A primeira estratégia é buscar a liderança em termos de participação de mercado. A idéia é tirar vantagem do declínio do setor para assumir a ponta, considerando que seja viável se obter lucro nesta situação. A segunda estratégia possível é a de nicho, ou seja, criar e defender uma forte posição em um determinado segmento mais atrativo do que a média do setor em declínio.

A terceira possiblidade é a estratégia de colheita, ou seja, fazer uso dos pontos fortes da empresa e gerenciar o desinvestimento de forma controlada. Desta forma, a empresa elimina ou restringe novos investimentos, corta cautelosamente os custos de manutenção de suas instalações, procura utilizar os seus pontos fortes para aumentar o valor e o preço de seus produtos ou reduzir o custo ou nível de serviços, a depender das necessidades do cliente, podendo enxugar o seu portfolio, limitar canais utilizados, dentre outras medidas.

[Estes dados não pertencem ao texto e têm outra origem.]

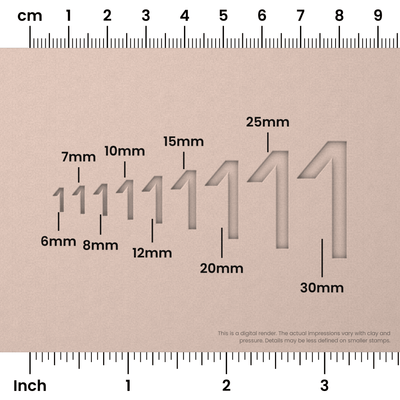 Orbitron | Number Stamp Sets - Ceramind® Tools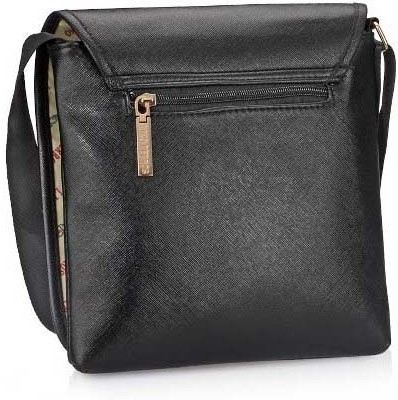 

Lino Perros Women Casual Black PU Sling Bag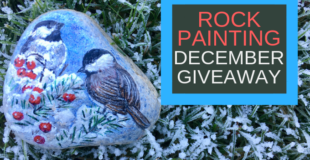 Winter Birds Painted Rock Giveaway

Por fim, a última estratégia sugerida sugerida por Porter é desinvestir rapidamente. A idéia é vender o negócio tão logo o declínio seja detectado, o que geralmente maximiza o valor que a empresa poderia realizar nestas situações. O motivo é que, neste caso, haveria incerteza acerca da ocorrência ou não do declínio e, assim, pode haver investidor que faça uma boa aposta na reversão, fazendo a aquisição do negócio.

“O melhor fim é aquele que dá início a um novo ciclo de negócios”

O melhor fim é aquele que dá início a um novo ciclo de negócios, sem a necessidade de se fechar as portas, demitir empregados, deteriorar relações com clientes, ficar devendo a fornecedores e credores, denegrindo a imagem da organização e de seus profissionais. O seguinte quadro resume as estratégias indicadas para aumentar as chances de sucesso em cada condição de mercado identificada pelo gestor.

Bom seria se a nossa morte pudesse ser de fato bem gerenciada por nós como é possível gerenciar a morte das organizações. Certamente a Dra. Claudinha pode nos ajudar a cuidar bem de nossa sobrevivência e do nosso fim. Pesquiso, estudo e compartilho conhecimento especificamente para que cuidemos bem da sobrevivência das organizações. Creio ser fundamental cuidar da saúde dos negócios e consequentemente do bem estar das pessoas que deles dependem, sejam empreendedores, investidores, clientes, fornecedores, funcionários, familiares e outros que direta ou indiretamente podem sofrer com a morte organizacional.

Que os nossos ocasos e os das organizações ligadas a nós aconteçam quando estivermos fartos de dias. Tenho fé que triunfantes vitórias virão através de estratégias bem sucedidas, fruto do nosso conhecimento, trabalho, esforço, talento e graça de Deus.